But as a therapist, I watched and appreciated the show on a whole other level because I found it – KonMari’ing or tidying up your home – to be a great metaphor for what we’re attempting to do in the therapy process.
To hear six reasons why KonMari’ing your home is the perfect metaphor for therapy, keep reading…
6 Reasons Why KonMari’ing Your Home Is The Perfect Metaphor For Therapy.
First, a little caveat: The point of my post today isn’t meant to over-simplify the act of therapy.
Therapy is a complex, unique, and in my mind, sacred and mysterious, journey that can lead to profound healing and transformation for those who undertake it.
The parallel between KonMari’ing your home and the therapy isn’t meant to oversimplify the process. Or undermine the complexity or mysteriousness of it in any way.

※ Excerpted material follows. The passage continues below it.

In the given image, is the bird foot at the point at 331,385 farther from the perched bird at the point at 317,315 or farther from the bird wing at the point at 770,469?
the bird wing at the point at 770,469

But, because I get asked so often, “What exactly is therapy?” and “What happens in the therapy process and how does this actually change my life?” combined with the fact that it seems like almost everyone has told me they watched Tidying Up, I wanted to use the show to illustrate some of the principles of therapy in the hopes that it might help you understand more what can make therapy effective.
So, without further ado, here are 6 reasons why KonMari’ing your home is the perfect metaphor for therapy:
1. Both therapy and tidying your home involve deliberate work to help you more consciously choose how you to live.

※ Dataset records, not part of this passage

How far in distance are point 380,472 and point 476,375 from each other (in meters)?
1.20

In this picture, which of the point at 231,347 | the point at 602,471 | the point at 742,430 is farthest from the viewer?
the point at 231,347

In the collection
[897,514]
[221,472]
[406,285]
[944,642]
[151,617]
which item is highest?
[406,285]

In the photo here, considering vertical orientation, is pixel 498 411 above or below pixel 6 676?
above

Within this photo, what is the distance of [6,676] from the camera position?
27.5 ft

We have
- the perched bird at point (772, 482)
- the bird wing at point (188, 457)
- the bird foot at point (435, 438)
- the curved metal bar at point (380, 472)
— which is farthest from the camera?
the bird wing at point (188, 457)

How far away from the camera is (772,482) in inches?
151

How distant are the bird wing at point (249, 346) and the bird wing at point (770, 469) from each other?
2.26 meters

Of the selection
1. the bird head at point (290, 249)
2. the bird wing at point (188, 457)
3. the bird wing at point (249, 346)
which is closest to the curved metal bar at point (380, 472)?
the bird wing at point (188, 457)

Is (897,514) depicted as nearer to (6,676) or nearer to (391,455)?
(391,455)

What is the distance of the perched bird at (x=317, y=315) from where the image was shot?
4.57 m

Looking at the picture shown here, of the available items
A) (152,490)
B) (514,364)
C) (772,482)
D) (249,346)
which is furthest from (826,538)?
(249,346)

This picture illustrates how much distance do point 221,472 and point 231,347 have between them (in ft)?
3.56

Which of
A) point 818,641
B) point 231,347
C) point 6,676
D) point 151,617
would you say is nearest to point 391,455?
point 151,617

With tidying up, we’re clearly dealing with an external space that we want to adjust. To help us live better.
With therapy, we are, of course, talking about your internal space.

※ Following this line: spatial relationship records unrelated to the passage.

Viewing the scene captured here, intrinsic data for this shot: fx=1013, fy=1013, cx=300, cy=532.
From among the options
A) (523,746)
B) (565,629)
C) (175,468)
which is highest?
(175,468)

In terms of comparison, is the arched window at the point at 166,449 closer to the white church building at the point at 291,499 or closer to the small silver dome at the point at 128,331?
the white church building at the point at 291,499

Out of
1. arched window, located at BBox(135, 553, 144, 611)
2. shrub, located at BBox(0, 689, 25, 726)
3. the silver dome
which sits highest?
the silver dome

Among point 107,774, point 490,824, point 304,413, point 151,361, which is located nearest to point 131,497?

With your external spaces, you inventory your clothes, your books, your papers and your “komono” (miscellaneous items). Piling everything onto the bed and choosing what “sparks joy” to include in your future.
With your internal spaces, in the process of therapy, we do the same kind of “inventorying” work. Discovering what your internalized views and beliefs of yourself, others, and the world are.
We compassionately confront your patterns of behavior. Your defense mechanisms. Your unconscious introjects. And see what’s working well for you, and what may need to “go.”
With both kinds of inventorying work, I think the key here is the word “deliberate.”
Neither the act of tidying up your home nor confronting and working through your internal beliefs, introjects, and self- and world-views tends to happen automatically.
Both are processes that, most often, need to be undertaken deliberately in order to create big changes in our lives.
2. Tidying up IS work and sometimes it gets messier before it gets “cleaner.”
As the show’s participants undertook the tidying process, it often looked like they were making even more mess and clutter in their home by pulling everything out of the closets, nooks, and crannies.